- THE RECORDS:
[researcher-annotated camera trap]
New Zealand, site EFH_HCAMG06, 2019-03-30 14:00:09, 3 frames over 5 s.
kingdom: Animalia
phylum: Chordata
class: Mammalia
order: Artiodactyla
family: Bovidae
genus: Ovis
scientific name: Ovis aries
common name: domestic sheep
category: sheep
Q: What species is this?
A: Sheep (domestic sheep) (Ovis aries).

- EXERCISE: Reproduce the whole listing above, word for word.

- THE ANSWER:
[researcher-annotated camera trap]
New Zealand, site EFH_HCAMG06, 2019-03-30 14:00:09, 3 frames over 5 s.
kingdom: Animalia
phylum: Chordata
class: Mammalia
order: Artiodactyla
family: Bovidae
genus: Ovis
scientific name: Ovis aries
common name: domestic sheep
category: sheep
Q: What species is this?
A: Sheep (domestic sheep) (Ovis aries).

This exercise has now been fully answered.